## Start

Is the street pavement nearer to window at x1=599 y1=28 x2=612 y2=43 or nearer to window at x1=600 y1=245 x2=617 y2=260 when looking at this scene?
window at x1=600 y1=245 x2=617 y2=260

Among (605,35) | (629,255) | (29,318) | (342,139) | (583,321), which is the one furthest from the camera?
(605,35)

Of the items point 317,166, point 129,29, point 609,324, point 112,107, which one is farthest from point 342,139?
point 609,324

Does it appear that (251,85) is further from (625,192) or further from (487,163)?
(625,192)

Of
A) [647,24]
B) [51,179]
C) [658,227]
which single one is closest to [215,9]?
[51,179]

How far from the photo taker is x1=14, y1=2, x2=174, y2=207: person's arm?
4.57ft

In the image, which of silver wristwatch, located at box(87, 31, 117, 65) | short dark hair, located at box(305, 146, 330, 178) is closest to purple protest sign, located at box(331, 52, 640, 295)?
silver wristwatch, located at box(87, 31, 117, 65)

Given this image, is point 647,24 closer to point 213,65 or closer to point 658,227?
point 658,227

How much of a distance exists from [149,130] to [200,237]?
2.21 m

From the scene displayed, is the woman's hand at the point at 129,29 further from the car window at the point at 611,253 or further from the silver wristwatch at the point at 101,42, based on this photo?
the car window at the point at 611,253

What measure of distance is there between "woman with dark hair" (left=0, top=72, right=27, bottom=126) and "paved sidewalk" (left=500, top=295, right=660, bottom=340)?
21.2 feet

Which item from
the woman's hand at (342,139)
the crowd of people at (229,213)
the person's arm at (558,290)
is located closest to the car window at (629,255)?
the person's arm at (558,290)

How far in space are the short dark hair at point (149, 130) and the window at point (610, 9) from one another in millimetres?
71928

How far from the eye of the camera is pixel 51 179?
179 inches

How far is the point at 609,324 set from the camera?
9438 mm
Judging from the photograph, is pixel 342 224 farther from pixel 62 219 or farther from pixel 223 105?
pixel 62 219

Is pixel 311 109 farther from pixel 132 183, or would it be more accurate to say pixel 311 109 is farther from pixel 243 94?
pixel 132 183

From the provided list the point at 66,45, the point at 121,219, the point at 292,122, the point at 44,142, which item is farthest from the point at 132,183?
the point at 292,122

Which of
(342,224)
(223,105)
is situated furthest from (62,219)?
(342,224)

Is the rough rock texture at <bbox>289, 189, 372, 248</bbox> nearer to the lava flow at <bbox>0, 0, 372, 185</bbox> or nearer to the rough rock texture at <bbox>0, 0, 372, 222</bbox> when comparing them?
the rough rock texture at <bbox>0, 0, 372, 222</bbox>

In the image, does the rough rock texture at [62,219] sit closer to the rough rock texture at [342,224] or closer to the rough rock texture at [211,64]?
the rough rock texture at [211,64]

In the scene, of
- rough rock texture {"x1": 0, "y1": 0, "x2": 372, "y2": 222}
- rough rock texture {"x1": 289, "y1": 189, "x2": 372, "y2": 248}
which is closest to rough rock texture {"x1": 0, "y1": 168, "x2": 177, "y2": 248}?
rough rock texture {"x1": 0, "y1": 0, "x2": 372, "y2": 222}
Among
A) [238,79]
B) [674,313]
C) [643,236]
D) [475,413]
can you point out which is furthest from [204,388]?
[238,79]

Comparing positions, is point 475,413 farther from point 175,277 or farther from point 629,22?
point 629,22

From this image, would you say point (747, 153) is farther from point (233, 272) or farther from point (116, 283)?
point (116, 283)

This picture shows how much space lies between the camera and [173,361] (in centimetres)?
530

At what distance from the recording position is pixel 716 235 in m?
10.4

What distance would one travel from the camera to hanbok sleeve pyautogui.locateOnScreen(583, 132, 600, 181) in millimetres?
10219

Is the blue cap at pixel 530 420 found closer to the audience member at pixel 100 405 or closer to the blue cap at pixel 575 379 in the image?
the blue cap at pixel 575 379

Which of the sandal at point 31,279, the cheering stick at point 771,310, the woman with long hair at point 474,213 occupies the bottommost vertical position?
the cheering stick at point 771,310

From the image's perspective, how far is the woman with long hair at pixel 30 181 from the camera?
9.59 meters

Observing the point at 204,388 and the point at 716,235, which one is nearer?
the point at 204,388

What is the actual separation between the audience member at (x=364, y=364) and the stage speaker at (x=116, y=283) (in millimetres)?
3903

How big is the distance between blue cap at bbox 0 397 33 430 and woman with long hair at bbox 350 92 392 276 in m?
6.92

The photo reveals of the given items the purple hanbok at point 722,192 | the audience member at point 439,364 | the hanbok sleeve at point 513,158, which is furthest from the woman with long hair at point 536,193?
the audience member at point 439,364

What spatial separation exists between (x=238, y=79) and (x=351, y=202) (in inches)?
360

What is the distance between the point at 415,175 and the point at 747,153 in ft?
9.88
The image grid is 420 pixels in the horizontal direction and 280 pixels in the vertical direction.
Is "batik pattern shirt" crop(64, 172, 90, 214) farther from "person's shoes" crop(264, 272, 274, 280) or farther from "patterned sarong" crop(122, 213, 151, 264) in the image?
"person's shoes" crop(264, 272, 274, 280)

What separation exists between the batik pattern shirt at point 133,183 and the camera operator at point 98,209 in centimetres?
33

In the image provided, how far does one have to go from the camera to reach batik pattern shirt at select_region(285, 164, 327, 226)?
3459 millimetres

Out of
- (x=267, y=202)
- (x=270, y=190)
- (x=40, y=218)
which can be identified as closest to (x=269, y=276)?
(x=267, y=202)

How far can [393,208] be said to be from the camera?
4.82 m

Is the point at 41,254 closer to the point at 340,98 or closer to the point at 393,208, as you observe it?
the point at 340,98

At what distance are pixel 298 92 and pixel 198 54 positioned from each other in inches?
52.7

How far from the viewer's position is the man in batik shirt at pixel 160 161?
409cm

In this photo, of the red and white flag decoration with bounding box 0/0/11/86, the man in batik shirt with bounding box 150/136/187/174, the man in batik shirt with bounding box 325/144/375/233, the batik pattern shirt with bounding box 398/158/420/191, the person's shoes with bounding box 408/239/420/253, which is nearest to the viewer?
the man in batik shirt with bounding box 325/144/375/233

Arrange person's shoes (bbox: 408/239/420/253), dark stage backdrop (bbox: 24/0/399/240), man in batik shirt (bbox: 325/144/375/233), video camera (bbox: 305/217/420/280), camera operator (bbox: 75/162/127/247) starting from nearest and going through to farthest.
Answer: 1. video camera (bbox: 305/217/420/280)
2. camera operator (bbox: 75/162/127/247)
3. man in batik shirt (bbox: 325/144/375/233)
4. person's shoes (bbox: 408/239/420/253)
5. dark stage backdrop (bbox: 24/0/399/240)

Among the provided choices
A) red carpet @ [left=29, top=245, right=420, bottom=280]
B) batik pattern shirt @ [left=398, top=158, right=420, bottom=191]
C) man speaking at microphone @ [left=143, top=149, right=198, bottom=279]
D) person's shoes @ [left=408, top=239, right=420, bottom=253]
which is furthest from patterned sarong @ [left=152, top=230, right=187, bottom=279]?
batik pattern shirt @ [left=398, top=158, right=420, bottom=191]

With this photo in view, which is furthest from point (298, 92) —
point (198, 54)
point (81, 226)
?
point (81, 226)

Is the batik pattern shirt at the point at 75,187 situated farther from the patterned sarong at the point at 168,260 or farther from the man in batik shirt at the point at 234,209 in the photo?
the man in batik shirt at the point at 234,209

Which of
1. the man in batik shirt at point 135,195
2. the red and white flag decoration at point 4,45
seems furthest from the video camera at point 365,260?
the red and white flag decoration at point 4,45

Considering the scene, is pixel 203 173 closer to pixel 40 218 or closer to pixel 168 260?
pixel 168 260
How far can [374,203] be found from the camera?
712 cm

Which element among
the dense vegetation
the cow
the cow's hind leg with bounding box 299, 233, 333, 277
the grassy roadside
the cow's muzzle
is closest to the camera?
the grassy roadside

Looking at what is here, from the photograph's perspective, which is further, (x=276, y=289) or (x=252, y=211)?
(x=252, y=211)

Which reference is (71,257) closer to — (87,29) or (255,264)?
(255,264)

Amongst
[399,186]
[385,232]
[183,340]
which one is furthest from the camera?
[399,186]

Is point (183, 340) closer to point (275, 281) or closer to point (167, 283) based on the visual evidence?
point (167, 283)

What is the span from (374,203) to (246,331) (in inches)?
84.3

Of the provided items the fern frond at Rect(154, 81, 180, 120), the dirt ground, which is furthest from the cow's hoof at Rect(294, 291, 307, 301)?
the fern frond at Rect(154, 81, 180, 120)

## End

- [Goal]: Please pull out the lines running from the one containing "What is the span" through the last line of the records, both included, and reproduce them verbatim.

- [Complete answer]:
What is the span from (374,203) to (246,331) (in inches)?
84.3

Of the provided items the fern frond at Rect(154, 81, 180, 120), the dirt ground, which is furthest from the cow's hoof at Rect(294, 291, 307, 301)?
the fern frond at Rect(154, 81, 180, 120)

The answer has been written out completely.